VERSTÄNDNIS PRÜFEN
1) Geben Sie aus dem Text über die Wohnungsdurchsuchung nach Waffen alles von „2 Rechtsgrundlage für“ bis hinunter zu „nicht. (redaktioneller Leitsatz)“ wortgetreu wieder.
2) Beantworten Sie anhand des Textes über die Wohnungsdurchsuchung nach Waffen die folgenden Fragen:
(a) In welchem Ort ist das Gericht ansässig?
(b) Welches Aktenzeichen trägt die Entscheidung?
(c) Wie bewertet der Leitsatz eine Durchsuchung zur Sicherstellung einer Waffenbesitzkarte?

VORLIEGENDER TEXT

Verwaltungsrecht

Durchsuchung einer Wohnung nach Waffen und Waffenbesitzkarte

Aktenzeichen  W 5 X 16.206

Datum:
23.2.2016
Rechtsgebiet:
Gerichtsart:
VG
Gerichtsort:
Würzburg
Rechtsweg:
Verwaltungsgerichtsbarkeit
Normen:
GG GG Art. 13 Abs. 1, 13 Abs. 2
WaffG WaffG § 46 Abs. 2, Abs. 4
VwZVG VwZVG Art. 18 Abs. 1, Art. 19 Abs. 1 Nr. 1, Abs. 2, Art. 37 Abs. 3 S. 1
VwGO VwGO § 14

 

Leitsatz

1 Die Rechtsgrundlage für die Durchsuchung einer Wohnung zur Sicherstellung einer Waffe nach fruchtlosem Ablauf der zur Erfüllung der waffenrechtlichen Verpflichtungen eingeräumten Frist ergibt sich aus dem Landesvollstreckungsrecht. Demgegenüber betrifft § 46 Abs. 4 S. 2 WaffG den Fall der Durchsuchung zum Zweck der sofortigen Sicherstellung. Eine Durchsuchung kann dabei nur mit dem Ziel der Sicherstellung von Waffen und Munition erfolgen (§ 46 Abs. 2 S. 2 WaffG); eine Durchsuchung zur Sicherstellung einer Waffenbesitzkarte ist unzulässig. (redaktioneller Leitsatz)
2 Rechtsgrundlage für die Sicherstellung einer Waffe nach fruchtlosem Ablauf der zur Erfüllung der waffenrechtlichen Verpflichtungen eingeräumten Frist ist § 46 Abs. 2 S. 2 WaffG; einer gerichtlichen Anordnung bedarf es insoweit nicht. (redaktioneller Leitsatz)

Tenor

I.

BEREITGESTELLTES MATERIAL
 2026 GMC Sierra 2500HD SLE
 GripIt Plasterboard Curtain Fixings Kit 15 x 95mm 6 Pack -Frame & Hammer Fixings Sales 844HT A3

LÖSUNGEN
1)
2 Rechtsgrundlage für die Sicherstellung einer Waffe nach fruchtlosem Ablauf der zur Erfüllung der waffenrechtlichen Verpflichtungen eingeräumten Frist ist § 46 Abs. 2 S. 2 WaffG; einer gerichtlichen Anordnung bedarf es insoweit nicht. (redaktioneller Leitsatz)

2)
(a) Würzburg
(b) W 5 X 16.206
(c) Sie ist unzulässig.